Geothermal power set for new commercial beginning in Taiwan

Taiwan will start producing geothermal power on a commercial scale for the first time in nearly 30 years on Nov. 23 when an Yilan County facility begins operations.

The 4.2 megawatt (MW) Cingshuei Geothermal Power Plant, the first privately built geothermal power plant in Taiwan, is ready to launch commercial operations after being granted a commercial license last month, county authorities said Tuesday.

Speaking with CNA, Lin Kun-wei (???), a section chief with the county's Business and Tourism Department, said the geothermal power plant will be able to generate 3,150 kilowatts per hour, which can meet the demand of 10,000 small-sized households.

The number of households is equal to the combined households in Datong Township, where the power plant is located, and the neighboring Sanxing Township, according to the county government.
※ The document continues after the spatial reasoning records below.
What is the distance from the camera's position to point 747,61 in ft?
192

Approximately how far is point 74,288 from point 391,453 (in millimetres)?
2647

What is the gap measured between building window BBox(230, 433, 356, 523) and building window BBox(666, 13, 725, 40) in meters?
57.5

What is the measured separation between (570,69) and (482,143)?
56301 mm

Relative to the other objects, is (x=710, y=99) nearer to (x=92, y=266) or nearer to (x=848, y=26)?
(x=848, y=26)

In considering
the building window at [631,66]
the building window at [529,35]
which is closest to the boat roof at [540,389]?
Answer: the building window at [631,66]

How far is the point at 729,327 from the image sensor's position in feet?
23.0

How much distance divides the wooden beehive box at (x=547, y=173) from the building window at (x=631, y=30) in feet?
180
The power will be channeled and sold to state-run utility Taiwan Power Co.

Describing the project as a milestone in Taiwan's renewable energy development, Lin said the power plant is co-owned by Fabulous Power Co. and Taiwan Cogeneration Corp. and was developed by Yi Yuan Co.
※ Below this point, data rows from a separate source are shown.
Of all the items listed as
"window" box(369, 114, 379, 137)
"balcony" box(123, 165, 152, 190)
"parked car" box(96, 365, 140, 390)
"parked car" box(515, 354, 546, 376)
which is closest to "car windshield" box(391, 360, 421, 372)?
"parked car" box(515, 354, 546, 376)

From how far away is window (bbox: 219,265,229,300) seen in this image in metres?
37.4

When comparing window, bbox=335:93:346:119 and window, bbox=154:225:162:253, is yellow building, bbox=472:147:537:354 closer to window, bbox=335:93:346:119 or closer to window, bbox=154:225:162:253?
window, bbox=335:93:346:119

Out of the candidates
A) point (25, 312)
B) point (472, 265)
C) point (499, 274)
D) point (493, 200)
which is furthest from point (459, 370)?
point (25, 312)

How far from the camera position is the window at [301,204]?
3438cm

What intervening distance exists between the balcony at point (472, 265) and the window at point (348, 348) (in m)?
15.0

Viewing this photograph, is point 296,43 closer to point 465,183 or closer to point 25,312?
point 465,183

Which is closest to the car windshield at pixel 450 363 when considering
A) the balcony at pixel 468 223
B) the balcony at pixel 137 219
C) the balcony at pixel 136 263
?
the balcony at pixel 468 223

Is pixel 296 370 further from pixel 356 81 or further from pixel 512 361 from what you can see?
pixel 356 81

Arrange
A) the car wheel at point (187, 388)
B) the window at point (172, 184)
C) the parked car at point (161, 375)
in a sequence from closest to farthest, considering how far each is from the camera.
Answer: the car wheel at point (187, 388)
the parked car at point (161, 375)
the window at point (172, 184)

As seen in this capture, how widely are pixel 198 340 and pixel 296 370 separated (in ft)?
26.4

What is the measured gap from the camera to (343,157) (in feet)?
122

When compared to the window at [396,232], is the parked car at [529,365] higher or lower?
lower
Construction began in 2016 with an initial investment of NT$765 million (US$27.52 million), and the power plant was completed in September before securing a license from the Bureau of Energy on Oct. 27.

Key equipment used in the plant has been imported from Nevada-based geothermal energy technology supplier Ormat Technologies Inc., local media reported recently.
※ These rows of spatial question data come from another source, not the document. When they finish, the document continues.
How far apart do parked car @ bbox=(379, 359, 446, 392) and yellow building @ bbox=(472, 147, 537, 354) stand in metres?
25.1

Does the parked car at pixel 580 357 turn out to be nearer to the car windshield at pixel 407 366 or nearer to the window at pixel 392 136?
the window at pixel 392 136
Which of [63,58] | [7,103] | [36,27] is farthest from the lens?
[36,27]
The power plant has been built in the same location where its predecessor, operated by Taipower, was closed in 1993 due to the blockage of water ducts from the accumulation of substances in the water, and the land had sat idle until work on the new plant began.

Yilan County is well known for its hot springs and has been considered the best location in Taiwan for developing geothermal energy.

According to the county government, the new power plant will extract water of about 180 degrees Celsius from 1,200 meters to 2,100 meters underground and then run it through a heat exchanger to generate power.

The used hot water will be pumped back into the ground so that it can be used again.

The developer of the new power plant was granted the right to run the plant for 20 years, and Yilan County will receive about NT$2 million a year for the rights to develop the site from the power producer.